_Short task_:
Copy the data below exactly.
>> START Given records
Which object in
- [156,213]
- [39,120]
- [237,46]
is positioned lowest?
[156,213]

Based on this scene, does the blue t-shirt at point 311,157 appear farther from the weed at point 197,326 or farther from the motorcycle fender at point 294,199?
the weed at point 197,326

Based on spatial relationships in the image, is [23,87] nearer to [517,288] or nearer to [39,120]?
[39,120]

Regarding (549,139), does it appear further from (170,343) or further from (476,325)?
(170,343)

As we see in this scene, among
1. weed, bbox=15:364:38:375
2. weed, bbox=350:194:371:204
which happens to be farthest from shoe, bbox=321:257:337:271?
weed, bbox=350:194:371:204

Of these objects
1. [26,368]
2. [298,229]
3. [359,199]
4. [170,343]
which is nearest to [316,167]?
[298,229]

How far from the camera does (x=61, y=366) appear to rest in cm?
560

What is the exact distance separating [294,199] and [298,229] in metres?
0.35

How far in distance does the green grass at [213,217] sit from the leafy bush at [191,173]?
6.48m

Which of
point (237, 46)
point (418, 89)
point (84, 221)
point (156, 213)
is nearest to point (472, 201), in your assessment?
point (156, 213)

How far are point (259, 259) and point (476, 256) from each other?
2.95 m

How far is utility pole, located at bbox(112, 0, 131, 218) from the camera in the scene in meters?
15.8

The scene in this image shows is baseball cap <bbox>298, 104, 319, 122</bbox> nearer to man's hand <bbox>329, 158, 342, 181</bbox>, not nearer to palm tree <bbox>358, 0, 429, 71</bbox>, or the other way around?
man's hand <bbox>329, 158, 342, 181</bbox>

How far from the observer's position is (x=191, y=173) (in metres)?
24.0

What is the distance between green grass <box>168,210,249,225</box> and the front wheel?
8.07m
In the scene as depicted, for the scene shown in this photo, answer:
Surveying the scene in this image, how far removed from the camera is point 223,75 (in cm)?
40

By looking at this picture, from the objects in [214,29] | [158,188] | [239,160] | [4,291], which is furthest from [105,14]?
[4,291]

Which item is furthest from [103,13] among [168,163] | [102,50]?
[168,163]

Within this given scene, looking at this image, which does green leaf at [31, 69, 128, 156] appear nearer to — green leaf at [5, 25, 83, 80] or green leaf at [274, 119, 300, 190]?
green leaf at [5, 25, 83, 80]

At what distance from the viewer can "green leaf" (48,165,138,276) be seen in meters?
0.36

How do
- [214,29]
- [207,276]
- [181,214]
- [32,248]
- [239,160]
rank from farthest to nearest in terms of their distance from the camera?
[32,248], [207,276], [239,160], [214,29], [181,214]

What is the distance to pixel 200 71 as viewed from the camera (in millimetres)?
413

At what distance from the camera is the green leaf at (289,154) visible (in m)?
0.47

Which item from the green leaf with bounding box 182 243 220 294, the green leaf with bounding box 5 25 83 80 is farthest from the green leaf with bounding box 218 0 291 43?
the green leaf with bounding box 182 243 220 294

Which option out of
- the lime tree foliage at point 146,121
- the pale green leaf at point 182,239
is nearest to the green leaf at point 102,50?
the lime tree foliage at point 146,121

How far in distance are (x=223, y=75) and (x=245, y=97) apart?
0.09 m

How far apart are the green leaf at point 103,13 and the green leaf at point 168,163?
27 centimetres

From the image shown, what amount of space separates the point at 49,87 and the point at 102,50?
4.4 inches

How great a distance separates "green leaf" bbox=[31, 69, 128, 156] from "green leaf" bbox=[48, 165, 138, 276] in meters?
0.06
>> END Given records
_Complete response_:
Which object in
- [156,213]
- [39,120]
- [237,46]
is positioned lowest?
[156,213]

Based on this scene, does the blue t-shirt at point 311,157 appear farther from the weed at point 197,326 or farther from the motorcycle fender at point 294,199?
the weed at point 197,326

Based on spatial relationships in the image, is [23,87] nearer to [517,288] or nearer to [39,120]?
[39,120]

Regarding (549,139), does it appear further from (170,343) or further from (476,325)?
(170,343)

As we see in this scene, among
1. weed, bbox=15:364:38:375
2. weed, bbox=350:194:371:204
which happens to be farthest from shoe, bbox=321:257:337:271?
weed, bbox=350:194:371:204

Of these objects
1. [26,368]
2. [298,229]
3. [359,199]
4. [170,343]
which is nearest to [316,167]?
[298,229]

How far from the camera does (x=61, y=366) appear to rest in cm?
560

What is the exact distance separating [294,199] and [298,229] in metres?
0.35

How far in distance does the green grass at [213,217] sit from the leafy bush at [191,173]?
6.48m

Which of
point (237, 46)
point (418, 89)
point (84, 221)
point (156, 213)
is nearest to point (472, 201), in your assessment?
point (156, 213)

How far are point (259, 259) and point (476, 256) from each other?
2.95 m

How far is utility pole, located at bbox(112, 0, 131, 218) from the camera in the scene in meters?
15.8

The scene in this image shows is baseball cap <bbox>298, 104, 319, 122</bbox> nearer to man's hand <bbox>329, 158, 342, 181</bbox>, not nearer to palm tree <bbox>358, 0, 429, 71</bbox>, or the other way around?
man's hand <bbox>329, 158, 342, 181</bbox>

How far from the observer's position is (x=191, y=173) (in metres)?
24.0

What is the distance between green grass <box>168,210,249,225</box> and the front wheel?
8.07m
In the scene as depicted, for the scene shown in this photo, answer:
Surveying the scene in this image, how far removed from the camera is point 223,75 (in cm)?
40

By looking at this picture, from the objects in [214,29] | [158,188] | [239,160] | [4,291], which is furthest from [105,14]?
[4,291]

Which item is furthest from [103,13] among [168,163] | [102,50]?
[168,163]

Within this given scene, looking at this image, which does green leaf at [31, 69, 128, 156] appear nearer to — green leaf at [5, 25, 83, 80] or green leaf at [274, 119, 300, 190]?
green leaf at [5, 25, 83, 80]

At what distance from the viewer can "green leaf" (48,165,138,276) be seen in meters?
0.36

How do
- [214,29]
- [207,276]
- [181,214]
- [32,248]
- [239,160]
rank from farthest to nearest in terms of their distance from the camera?
[32,248], [207,276], [239,160], [214,29], [181,214]

What is the distance to pixel 200 71 as viewed from the camera (in millimetres)?
413

At what distance from the camera is the green leaf at (289,154) visible (in m)?
0.47

Which item from the green leaf with bounding box 182 243 220 294, the green leaf with bounding box 5 25 83 80 is farthest from the green leaf with bounding box 218 0 291 43?
the green leaf with bounding box 182 243 220 294

Which option out of
- the lime tree foliage at point 146,121
- the pale green leaf at point 182,239
is nearest to the green leaf at point 102,50?
the lime tree foliage at point 146,121

How far in distance are (x=223, y=75) and (x=245, y=97) apart?
0.09 m

How far apart are the green leaf at point 103,13 and the green leaf at point 168,163?
27 centimetres

From the image shown, what amount of space separates the point at 49,87 and the point at 102,50?
4.4 inches

How great a distance separates "green leaf" bbox=[31, 69, 128, 156] from "green leaf" bbox=[48, 165, 138, 276] in meters?
0.06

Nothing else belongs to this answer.